# Mathematical interpretation of why Gradient descent works

For minimizing a differentiable multivariable function $f(\mathbf x)$ with initial value of $\mathbf x_0$, the fastest decreasing would be the direction of negative gradient of $f(x)$ since its gradient points to fastest ascending direction. The updating rule

$\begin{equation} \mathbf x_{t+1} = \mathbf x_t - \eta\nabla f(\mathbf x_t), t=1,2~\cdots \end{equation}$

with sufficiently small $\eta$ leads to $f(\mathbf x_{t+1})<f(\mathbf x_t)$. The scalar constant $\eta$ is the step size determining how far the updating moves in the negative gradient direction, which is usually called learning rate in machine learning model training.

### But, why $\eta$ has to be small?

To gain the mathematical interpretation, assume the general context of

$\begin{equation} \min_{\mathbf x}f(\mathbf x), \mathbf x\in \mathcal R^m \end{equation}$

with initial condition $\mathbf x=\mathbf x_0$.

The goal of first updating is to find $\mathbf x_1=\mathbf x_0+\Delta\mathbf x$ such that

$\begin{equation} f(\mathbf x_1) \le f(\mathbf x_0), \end{equation}$

where $\Delta\mathbf x$ is the updating vector.

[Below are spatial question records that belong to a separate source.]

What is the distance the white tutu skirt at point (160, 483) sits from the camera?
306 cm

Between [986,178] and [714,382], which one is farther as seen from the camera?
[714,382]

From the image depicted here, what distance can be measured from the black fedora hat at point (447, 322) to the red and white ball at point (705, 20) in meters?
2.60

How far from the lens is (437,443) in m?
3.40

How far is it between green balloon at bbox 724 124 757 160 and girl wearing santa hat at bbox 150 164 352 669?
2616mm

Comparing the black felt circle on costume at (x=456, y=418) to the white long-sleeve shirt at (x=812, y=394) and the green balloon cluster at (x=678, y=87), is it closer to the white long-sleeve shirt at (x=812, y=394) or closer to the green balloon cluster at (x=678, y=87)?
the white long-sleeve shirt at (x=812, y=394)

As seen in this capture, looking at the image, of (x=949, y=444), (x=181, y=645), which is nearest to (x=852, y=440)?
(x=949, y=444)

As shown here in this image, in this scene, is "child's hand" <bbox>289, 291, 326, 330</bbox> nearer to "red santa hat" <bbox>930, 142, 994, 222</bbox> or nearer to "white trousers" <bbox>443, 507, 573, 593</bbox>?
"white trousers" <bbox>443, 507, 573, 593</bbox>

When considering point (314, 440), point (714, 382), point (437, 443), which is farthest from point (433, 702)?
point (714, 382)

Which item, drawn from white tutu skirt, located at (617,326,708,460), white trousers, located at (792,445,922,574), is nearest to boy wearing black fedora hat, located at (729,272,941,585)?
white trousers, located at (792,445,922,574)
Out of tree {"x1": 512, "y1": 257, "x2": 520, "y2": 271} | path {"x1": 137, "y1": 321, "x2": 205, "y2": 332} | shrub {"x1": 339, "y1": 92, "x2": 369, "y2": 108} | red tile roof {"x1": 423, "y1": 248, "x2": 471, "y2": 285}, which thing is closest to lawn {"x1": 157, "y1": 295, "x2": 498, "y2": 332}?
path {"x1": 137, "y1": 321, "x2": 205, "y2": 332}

First we approximate $f(\mathbf x_1)$ with the first-order Taylor expansion as

$\begin{equation} f(\mathbf x_1) = f(\mathbf x_0 + \Delta\mathbf x)=f(\mathbf x_0)+\Delta\mathbf x^T\nabla f(\mathbf x_0), \end{equation}$

$\begin{equation} f(\mathbf x_1) - f(\mathbf x_0)=\Delta\mathbf x^T\nabla f(\mathbf x_0). \end{equation}$

Now to ensure the semi-negative definite of $f(\mathbf x_1) - f(\mathbf x_0)$, we can simply choose

$\begin{equation} \Delta\mathbf x = -\eta\nabla f(\mathbf x_0) \end{equation}$

and then we have

$\begin{equation} f(\mathbf x_1) - f(\mathbf x_0)=-\eta\|\nabla f(\mathbf x_0)\|^2 \le 0, \end{equation}$

for some scalar constant $\eta$, and $\|\nabla f(\mathbf x_0)\|^2=0$ if and only if $f(\mathbf x_0)$ is already the minimum.

To sum up and generalize to step $t$, the updating rule

$\begin{equation} \mathbf x_{t+1} = \mathbf x_t - \eta \nabla f(\mathbf x_t) \end{equation}$

drives the searching towards the minimum given that the proper value of $\eta$ can ensure that $x_{t+1}$ is close enough to $x_t$ such that first-order approximate is a valid approximate with tolerable error.